What you need to do
Convert the records from the line containing "If comparing the" through the line containing "22.9 inches", inclusive, into a Markdown table with the columns Row and Line, numbering each row and omitting blank lines.

Extracted entries

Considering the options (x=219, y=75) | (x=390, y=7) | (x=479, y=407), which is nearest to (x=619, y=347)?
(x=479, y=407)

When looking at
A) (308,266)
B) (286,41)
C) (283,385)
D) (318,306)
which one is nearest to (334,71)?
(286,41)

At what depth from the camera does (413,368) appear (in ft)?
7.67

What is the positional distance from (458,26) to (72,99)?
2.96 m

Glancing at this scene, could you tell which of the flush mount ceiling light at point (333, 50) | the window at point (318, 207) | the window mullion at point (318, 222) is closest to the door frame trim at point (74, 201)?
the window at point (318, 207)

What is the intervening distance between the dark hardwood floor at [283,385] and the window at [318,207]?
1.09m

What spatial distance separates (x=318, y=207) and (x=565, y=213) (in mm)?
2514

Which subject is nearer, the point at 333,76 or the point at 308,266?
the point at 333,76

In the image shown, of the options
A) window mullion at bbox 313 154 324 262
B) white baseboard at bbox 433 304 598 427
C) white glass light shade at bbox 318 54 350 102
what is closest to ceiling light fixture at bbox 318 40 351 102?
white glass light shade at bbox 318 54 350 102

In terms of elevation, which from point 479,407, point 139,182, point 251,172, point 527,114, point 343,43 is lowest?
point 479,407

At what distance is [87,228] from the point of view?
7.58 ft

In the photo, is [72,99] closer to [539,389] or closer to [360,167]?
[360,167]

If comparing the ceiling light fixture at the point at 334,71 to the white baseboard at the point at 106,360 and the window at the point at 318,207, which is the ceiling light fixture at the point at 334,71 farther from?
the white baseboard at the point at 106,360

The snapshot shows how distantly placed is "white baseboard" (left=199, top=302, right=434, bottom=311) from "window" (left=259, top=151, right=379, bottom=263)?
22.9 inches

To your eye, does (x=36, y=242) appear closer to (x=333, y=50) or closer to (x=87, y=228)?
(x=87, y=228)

Task answer
| Row | Line |
|---|---|
| 1 | If comparing the ceiling light fixture at the point at 334,71 to the white baseboard at the point at 106,360 and the window at the point at 318,207, which is the ceiling light fixture at the point at 334,71 farther from? |
| 2 | the white baseboard at the point at 106,360 |
| 3 | The snapshot shows how distantly placed is "white baseboard" (left=199, top=302, right=434, bottom=311) from "window" (left=259, top=151, right=379, bottom=263)? |
| 4 | 22.9 inches |